REQUIREMENTS — Convert all of the material below into a Markdown table with the columns Row and Line. Give each nonblank line its own numbered row and omit the blank lines.

-- START TASK INPUTS --

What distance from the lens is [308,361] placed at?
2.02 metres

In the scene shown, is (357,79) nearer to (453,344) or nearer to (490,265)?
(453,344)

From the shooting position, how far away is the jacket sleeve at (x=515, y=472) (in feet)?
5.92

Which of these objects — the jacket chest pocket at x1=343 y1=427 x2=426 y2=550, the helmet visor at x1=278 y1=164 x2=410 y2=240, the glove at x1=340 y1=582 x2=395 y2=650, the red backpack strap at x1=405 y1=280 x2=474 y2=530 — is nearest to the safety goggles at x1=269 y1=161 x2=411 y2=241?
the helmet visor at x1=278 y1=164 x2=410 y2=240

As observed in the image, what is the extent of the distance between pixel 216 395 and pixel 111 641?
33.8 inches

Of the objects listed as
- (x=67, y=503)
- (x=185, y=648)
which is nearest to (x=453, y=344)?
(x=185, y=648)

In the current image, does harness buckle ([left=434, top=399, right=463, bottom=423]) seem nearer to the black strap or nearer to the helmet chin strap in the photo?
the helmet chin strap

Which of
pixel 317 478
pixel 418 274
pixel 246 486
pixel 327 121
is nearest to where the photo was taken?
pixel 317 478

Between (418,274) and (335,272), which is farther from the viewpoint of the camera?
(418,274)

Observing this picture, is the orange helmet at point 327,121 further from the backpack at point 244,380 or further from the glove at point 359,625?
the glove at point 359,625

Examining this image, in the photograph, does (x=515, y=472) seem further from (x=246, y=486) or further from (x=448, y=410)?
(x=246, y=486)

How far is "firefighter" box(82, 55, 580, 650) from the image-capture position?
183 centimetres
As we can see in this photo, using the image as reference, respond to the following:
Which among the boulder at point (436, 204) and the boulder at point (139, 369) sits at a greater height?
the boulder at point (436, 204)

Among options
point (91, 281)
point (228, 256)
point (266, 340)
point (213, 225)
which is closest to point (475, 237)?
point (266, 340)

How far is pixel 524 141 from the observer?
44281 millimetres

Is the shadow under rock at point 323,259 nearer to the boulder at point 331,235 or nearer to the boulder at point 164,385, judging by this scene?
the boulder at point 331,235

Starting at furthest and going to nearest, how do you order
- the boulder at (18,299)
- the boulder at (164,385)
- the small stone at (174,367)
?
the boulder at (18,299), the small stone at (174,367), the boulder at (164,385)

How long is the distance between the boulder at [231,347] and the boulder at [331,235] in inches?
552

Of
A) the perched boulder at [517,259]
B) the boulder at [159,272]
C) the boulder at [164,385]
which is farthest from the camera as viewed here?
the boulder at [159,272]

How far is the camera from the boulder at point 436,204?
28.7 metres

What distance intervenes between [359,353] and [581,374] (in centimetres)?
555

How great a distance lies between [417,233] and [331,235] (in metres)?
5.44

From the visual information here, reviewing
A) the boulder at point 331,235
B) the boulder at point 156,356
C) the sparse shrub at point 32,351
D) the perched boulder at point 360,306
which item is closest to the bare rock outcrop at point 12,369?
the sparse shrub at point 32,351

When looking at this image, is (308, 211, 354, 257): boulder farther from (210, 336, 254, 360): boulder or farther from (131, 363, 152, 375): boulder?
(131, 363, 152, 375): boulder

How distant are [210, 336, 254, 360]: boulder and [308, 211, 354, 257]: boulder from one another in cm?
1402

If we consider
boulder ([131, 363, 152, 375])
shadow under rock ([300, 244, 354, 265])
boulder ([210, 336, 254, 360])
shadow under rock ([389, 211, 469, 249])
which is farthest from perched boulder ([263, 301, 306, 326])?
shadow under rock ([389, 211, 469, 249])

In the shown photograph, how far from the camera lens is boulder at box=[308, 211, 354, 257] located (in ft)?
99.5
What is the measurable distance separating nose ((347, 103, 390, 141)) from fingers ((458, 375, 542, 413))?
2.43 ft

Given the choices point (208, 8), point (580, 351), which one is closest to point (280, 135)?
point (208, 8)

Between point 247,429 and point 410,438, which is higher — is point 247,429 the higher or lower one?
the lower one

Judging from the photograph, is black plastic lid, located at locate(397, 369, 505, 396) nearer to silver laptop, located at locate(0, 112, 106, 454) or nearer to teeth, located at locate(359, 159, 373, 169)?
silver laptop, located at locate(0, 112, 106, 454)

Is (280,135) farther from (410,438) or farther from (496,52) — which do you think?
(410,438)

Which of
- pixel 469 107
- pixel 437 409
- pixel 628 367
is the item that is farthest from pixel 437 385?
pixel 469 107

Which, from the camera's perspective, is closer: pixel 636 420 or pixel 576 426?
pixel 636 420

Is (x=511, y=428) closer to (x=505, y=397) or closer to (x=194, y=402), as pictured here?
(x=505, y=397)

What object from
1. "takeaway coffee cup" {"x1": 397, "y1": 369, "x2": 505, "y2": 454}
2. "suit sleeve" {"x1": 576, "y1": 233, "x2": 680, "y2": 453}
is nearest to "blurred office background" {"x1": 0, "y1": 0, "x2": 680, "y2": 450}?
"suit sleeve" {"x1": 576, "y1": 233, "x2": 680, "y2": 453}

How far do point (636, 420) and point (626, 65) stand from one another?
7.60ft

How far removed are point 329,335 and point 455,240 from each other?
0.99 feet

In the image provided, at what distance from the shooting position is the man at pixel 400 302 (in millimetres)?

-- END TASK INPUTS --

RESULT OF THE EXERCISE —
| Row | Line |
|---|---|
| 1 | What distance from the lens is [308,361] placed at? |
| 2 | 2.02 metres |
| 3 | In the scene shown, is (357,79) nearer to (453,344) or nearer to (490,265)? |
| 4 | (453,344) |
| 5 | From the shooting position, how far away is the jacket sleeve at (x=515, y=472) (in feet)? |
| 6 | 5.92 |
| 7 | Which of these objects — the jacket chest pocket at x1=343 y1=427 x2=426 y2=550, the helmet visor at x1=278 y1=164 x2=410 y2=240, the glove at x1=340 y1=582 x2=395 y2=650, the red backpack strap at x1=405 y1=280 x2=474 y2=530 — is nearest to the safety goggles at x1=269 y1=161 x2=411 y2=241? |
| 8 | the helmet visor at x1=278 y1=164 x2=410 y2=240 |
| 9 | As observed in the image, what is the extent of the distance between pixel 216 395 and pixel 111 641? |
| 10 | 33.8 inches |
| 11 | Of the objects listed as |
| 12 | - (x=67, y=503) |
| 13 | - (x=185, y=648) |
| 14 | which is nearest to (x=453, y=344)? |
| 15 | (x=185, y=648) |
| 16 | In the current image, does harness buckle ([left=434, top=399, right=463, bottom=423]) seem nearer to the black strap or nearer to the helmet chin strap in the photo? |
| 17 | the helmet chin strap |
| 18 | Which of |
| 19 | pixel 317 478 |
| 20 | pixel 418 274 |
| 21 | pixel 246 486 |
| 22 | pixel 327 121 |
| 23 | is nearest to where the photo was taken? |
| 24 | pixel 317 478 |
| 25 | Between (418,274) and (335,272), which is farther from the viewpoint of the camera? |
| 26 | (418,274) |
| 27 | Observing this picture, is the orange helmet at point 327,121 further from the backpack at point 244,380 or further from the glove at point 359,625? |
| 28 | the glove at point 359,625 |
| 29 | Examining this image, in the photograph, does (x=515, y=472) seem further from (x=246, y=486) or further from (x=448, y=410)? |
| 30 | (x=246, y=486) |
| 31 | How far is "firefighter" box(82, 55, 580, 650) from the image-capture position? |
| 32 | 183 centimetres |
| 33 | As we can see in this photo, using the image as reference, respond to the following: |
| 34 | Which among the boulder at point (436, 204) and the boulder at point (139, 369) sits at a greater height? |
| 35 | the boulder at point (436, 204) |
| 36 | Among options |
| 37 | point (91, 281) |
| 38 | point (228, 256) |
| 39 | point (266, 340) |
| 40 | point (213, 225) |
| 41 | which is closest to point (475, 237)? |
| 42 | point (266, 340) |
| 43 | How far is pixel 524 141 from the observer? |
| 44 | 44281 millimetres |
| 45 | Is the shadow under rock at point 323,259 nearer to the boulder at point 331,235 or nearer to the boulder at point 164,385, judging by this scene? |
| 46 | the boulder at point 331,235 |
| 47 | Starting at furthest and going to nearest, how do you order |
| 48 | - the boulder at (18,299) |
| 49 | - the boulder at (164,385) |
| 50 | - the small stone at (174,367) |
| 51 | ? |
| 52 | the boulder at (18,299), the small stone at (174,367), the boulder at (164,385) |
| 53 | How long is the distance between the boulder at [231,347] and the boulder at [331,235] in inches? |
| 54 | 552 |
| 55 | Of |
| 56 | A) the perched boulder at [517,259] |
| 57 | B) the boulder at [159,272] |
| 58 | C) the boulder at [164,385] |
| 59 | which is farthest from the camera as viewed here? |
| 60 | the boulder at [159,272] |
| 61 | How far is the camera from the boulder at point 436,204? |
| 62 | 28.7 metres |
| 63 | What distance intervenes between [359,353] and [581,374] (in centimetres)? |
| 64 | 555 |
| 65 | How great a distance lies between [417,233] and [331,235] (in metres)? |
| 66 | 5.44 |
| 67 | From the visual information here, reviewing |
| 68 | A) the boulder at point 331,235 |
| 69 | B) the boulder at point 156,356 |
| 70 | C) the sparse shrub at point 32,351 |
| 71 | D) the perched boulder at point 360,306 |
| 72 | which item is closest to the bare rock outcrop at point 12,369? |
| 73 | the sparse shrub at point 32,351 |
| 74 | When looking at this image, is (308, 211, 354, 257): boulder farther from (210, 336, 254, 360): boulder or farther from (131, 363, 152, 375): boulder? |
| 75 | (131, 363, 152, 375): boulder |
| 76 | How distant are [210, 336, 254, 360]: boulder and [308, 211, 354, 257]: boulder from one another in cm? |
| 77 | 1402 |
| 78 | If we consider |
| 79 | boulder ([131, 363, 152, 375]) |
| 80 | shadow under rock ([300, 244, 354, 265]) |
| 81 | boulder ([210, 336, 254, 360]) |
| 82 | shadow under rock ([389, 211, 469, 249]) |
| 83 | which is farthest from perched boulder ([263, 301, 306, 326])? |
| 84 | shadow under rock ([389, 211, 469, 249]) |
| 85 | In the shown photograph, how far from the camera lens is boulder at box=[308, 211, 354, 257] located (in ft)? |
| 86 | 99.5 |
| 87 | What is the measurable distance separating nose ((347, 103, 390, 141)) from fingers ((458, 375, 542, 413))? |
| 88 | 2.43 ft |
| 89 | Given the choices point (208, 8), point (580, 351), which one is closest to point (280, 135)? |
| 90 | point (208, 8) |
| 91 | Between point 247,429 and point 410,438, which is higher — is point 247,429 the higher or lower one? |
| 92 | the lower one |
| 93 | Judging from the photograph, is black plastic lid, located at locate(397, 369, 505, 396) nearer to silver laptop, located at locate(0, 112, 106, 454) or nearer to teeth, located at locate(359, 159, 373, 169)? |
| 94 | silver laptop, located at locate(0, 112, 106, 454) |
| 95 | Is (280,135) farther from (410,438) or farther from (496,52) — which do you think? |
| 96 | (410,438) |
| 97 | Which of |
| 98 | - pixel 469 107 |
| 99 | - pixel 437 409 |
| 100 | - pixel 628 367 |
| 101 | is the item that is farthest from pixel 437 385? |
| 102 | pixel 469 107 |
| 103 | Which, from the camera's perspective, is closer: pixel 636 420 or pixel 576 426? |
| 104 | pixel 636 420 |
| 105 | Is (x=511, y=428) closer to (x=505, y=397) or closer to (x=194, y=402), as pictured here? |
| 106 | (x=505, y=397) |
| 107 | What object from |
| 108 | 1. "takeaway coffee cup" {"x1": 397, "y1": 369, "x2": 505, "y2": 454} |
| 109 | 2. "suit sleeve" {"x1": 576, "y1": 233, "x2": 680, "y2": 453} |
| 110 | is nearest to "blurred office background" {"x1": 0, "y1": 0, "x2": 680, "y2": 450}? |
| 111 | "suit sleeve" {"x1": 576, "y1": 233, "x2": 680, "y2": 453} |
| 112 | How far do point (636, 420) and point (626, 65) stand from one another? |
| 113 | 7.60ft |
| 114 | How far removed are point 329,335 and point 455,240 from each other? |
| 115 | 0.99 feet |
| 116 | In the image provided, at what distance from the shooting position is the man at pixel 400 302 (in millimetres)? |